Il me semble encore un vrai rêve.
Au début de cette semaine, avec les jeunes de l’école Kanatamat Tshitipentamunu de Matimekush-Lac John, j’ai exploré la place du rêve dans nos démarches pour rester résilient. Je débutais toujours en leur demandant s’ils se rappelaient encore leur dernier rêve. Étonnés, ils fouillaient dans leurs mémoires pour en retrouver un. Mais, comme ce n’était pas le type de rêve qui nous intéressait, on retournait sans perdre temps sur les rêves qui font l’objet de nos discussions. On prenait le temps pour examiner leurs rêves à court et long terme. Aujourd’hui, c’est mon tour de vous parler de mon rêve.
Si vous avez volé au-dessus de la forêt boréale, vous aurez déjà eu l’envie d’y atterrir pour fouler au pied ce territoire envoûtant. Et, quand ce ne sont pas ses myriades des lacs qui vous attirent, ce sont ses magnifiques épinettes noires. Mais, pour tant d’Innus et d’autres qui s’intéressent à leurs traditions ancestrales, ce ne sont pas aussi la beauté extérieure de ce territoire, mais plutôt la richesse culturelle du nitassinan Innu.
Après une visite éclair à nutshimit des innuat d’Ekuanitshit, j’ai commencé à rêver d’y retourner. Et à chaque fois que je survolais ce vaste territoire nordique, je m’imaginais marcher sur ces lacs sacrés. Et, comme dans un rêve, aujourd’hui, je me suis vu atterrir dans ce coin magique.

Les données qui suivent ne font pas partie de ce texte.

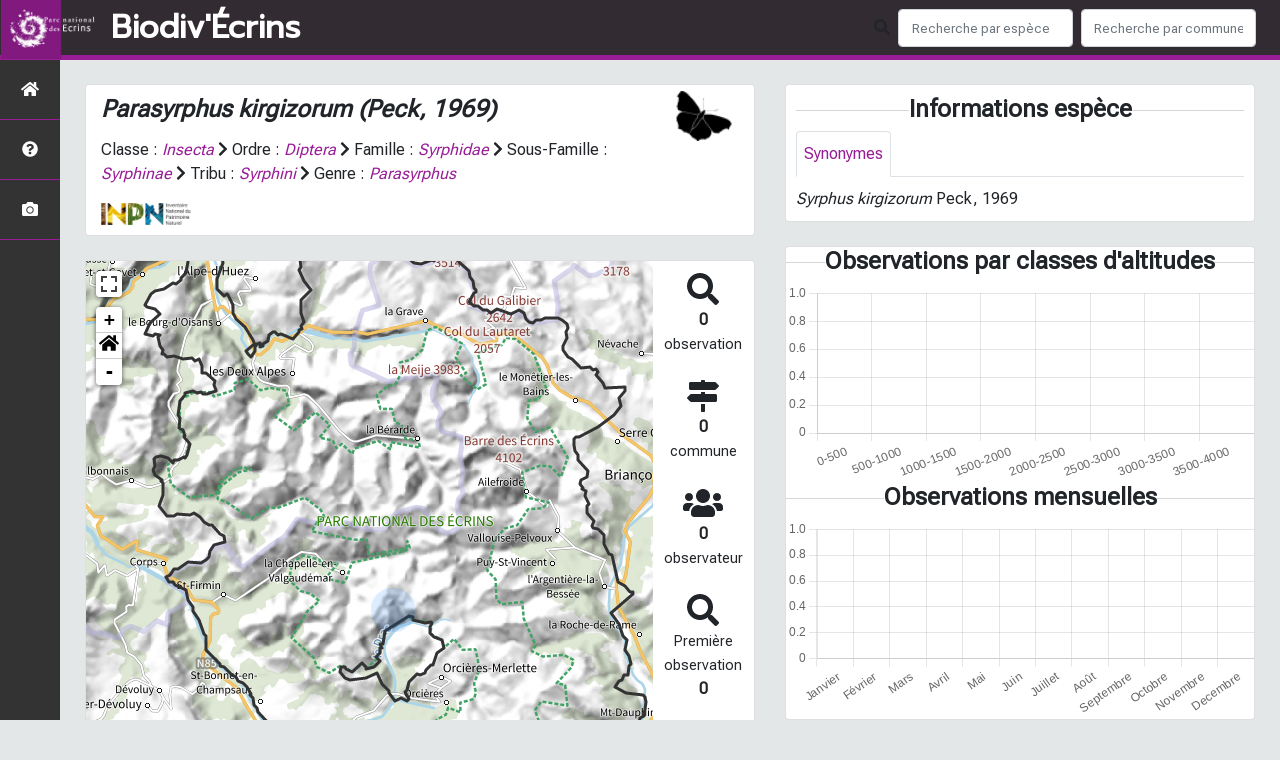

--- FILE ---
content_type: text/css; charset=utf-8
request_url: https://biodiversite.ecrins-parcnational.fr/static/css/ficheEspece.css
body_size: 1314
content:
#page li a {
  color: var(--main-color);
}

#identityCard {}

#taxonIdentity {
  padding-top: 10px;
  padding-bottom: 10px;
  padding-right: 10px;
}

#taxonIdentity h3 {
  margin-top: 5px;
}

#rowIdentity {
  margin-left: 0px;
  margin-right: 0px;
}

#imgCol {
  padding-right: 0px;
  padding-left: 0px;
}

#mainImg {
  width: 100%;
}

.caractEspece {
  width: 30px;
  height: 30px;
  margin-bottom: 10px;
}

#btn-taxons-fils {
  margin-top: 20px;
}

/*Display legend on images */

p.imgDescription {
  width: 100%;
  position: absolute;
  bottom: 0;
  background: black;
  color: #fff;
  visibility: hidden;
  opacity: 0.5;
  margin-bottom: 0px;
  padding: 5px;
}

p.imgDescription.main {
  width: 100%;
  position: absolute;
  bottom: 0;
  background: black;
  color: #fff;
  visibility: hidden;
  opacity: 0.5;
  margin-bottom: 0px;
  padding: 5px;
  text-decoration: none;
}

.imgWrapper:hover p.imgDescription {
  visibility: visible;
}

#zoomPhotos {
  position: absolute;
  top: 92%;
  left: 95%;
  color: white;
}

/*  */

#groupLogoCol {
  padding-left: 0px;
  position: absolute;
  right: 2%;
  top: 4%;
}

#taxonName {
  max-width: 85%;
}

#taxonomy {
  margin-top: 15px;
}

#inpnLink {
  margin-top: 15px;
}

.nav>li>a {
  padding: 10px 7px;
}

#mapContainer {
  padding-right: 0px;
}

#mapStat {
  text-align: center;
  padding-left: 0px;
}

#map {
  height: 650px;
}

#loadingGif {
  position: relative;
  left: 50%;
  top: 200px;
  z-index: 1000;
}

#mapStat li {
  margin-top: 12px;
  margin-bottom: 12px;
  display: inline-block;
  width: 100px;
  text-align: center;
  list-style-type: none;
}

#mapStat img {
  margin-bottom: 10px;
}

#mapStat ul {
  padding: 0px;
}

/*Medias*/

i.btn-more {
  position: relative;
  float: right;
}

i.btn-more:hover {
  cursor: pointer;
}

hr.small-hr {
  margin: 5px;
}

/* Bloc d'infos sur l'espèce */

#blocInfos {
  padding: 10px;
}

.glossarizer_replaced {
  border-bottom: 1px #333 dotted;
  cursor: help;
  display: inline;
}

/*Other Informations block*/

#otherInformationsPanel {
  margin-top: 20px;
}

#otherInformations {
  padding-right: 20px;
  padding-left: 20px;
}

div#otherInformations {
  padding-top: 10px;
}

.hiddenRow {
  padding: 0 !important;
}

tr.accordion-toggle {
  cursor: pointer;
}

/*END*/

#picto img {
  padding-right: 10px;
}

#mapCard {
  margin-bottom: 2px;
}

#mapOptionPanel {
  padding-top: 10px;
}

.nav {
  margin-bottom: 10px;
}

#slider .slider-track-high,
#slider12c .slider-track-high {
  background: green;
}

#slider12b .slider-track-low,
#slider12c .slider-track-low {
  background: red;
}

.slider-selection {
  background: #909596;
}

/* Slider années sur la carte des observations */
.slider-handle {
  background-color: #333333 !important;
  background-image: linear-gradient(to bottom, #333333 0, #5d5d5d 100%);
}

h5#buttonChild:hover {
  cursor: pointer;
}

/* Graphiques */

#altiChart,
#phenologyChart {
  background-color: white;
  height: 200px;
}

#graphBloc svg {
  padding: 5px;
}

rect {
  fill: var(--main-color);
}

rect.highlight {
  fill: #333333;
  padding: 5px;
}

text {
  color: blue;
}

.leaflet-bar.leaflet-control.leaflet-control-custom img {
  display: block;
  margin-left: auto;
  margin-right: auto;
  margin-top: 3px;
}

/*Carousel*/

.carousel {
  width: 100%;
  margin: 0 auto;
  /* center your carousel if other than 100% */
}

#fixed .slider-size {
  height: 300px;
  width: 100%;
}

.carousel-caption {
  right: 0%;
  left: 0%;
  padding: 10px;
}

.carousel-indicators {
  bottom: 0px;
}

#organisms>ul {
  display: grid;
  grid-template-columns: repeat(auto-fit, minmax(360px, 1fr));
  padding:0;
}

#organisms>ul .media-body {
  gap: 0.5rem;
}

#organisms>ul h3 {
  font-size: 1.5rem;
}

Au départ de Schefferville, le sentiment qui m‘habitait n‘était pas celui d’un passager aérien ordinaire, mais celui d’un pèlerin qui s’en allait vers un lieu sacré et historique. La vue était d’une beauté inouïe. Dans cette forêt boréale où les lacs se côtoient, quand on regarde, à partir d’un avion, on a l’impression de regarder un tableau d’une valeur inestimable. L’esthétique de ce lieu peut couper le souffle.
Mais plus on y avance, on croise la signature du capitalisme, car les vastes territoires inondés nous laissent sur nos soifs. Et, contrairement aux cicatrices qu’on admire avec honte sur le Nord du Golfe-Saint-Laurent, ici, c’est l’immense étendue d’eau déversée dans ce beau territoire qui fait pleurer les ancêtres de ce peuple nomade. On a l’impression de regarder un pot de peinture versée sur un tableau pittoresque.
Après un vol de 55 minutes, nous avons atterri dans ce lieu magique. Assis à côté du pilote, je regardais un lac endormi nous tendre la main. Ses bras ouverts, il semblait nous accorder sa bénédiction. Sans ombre ni trouble au visage, nous avons atterri sur un lac resplendissant. Et, autour de nous se voyaient les traces de la présence de nos braves chasseurs. Et, quand j’ai mis les pieds sur ce territoire du peuple innu, j’ai entonné un chant de mes ancêtres dans la foi : « Que tes œuvres sont belles, Seigneur », comble-nous de ta joie. Ainsi fut mon arrivée dans ce lieu mythique.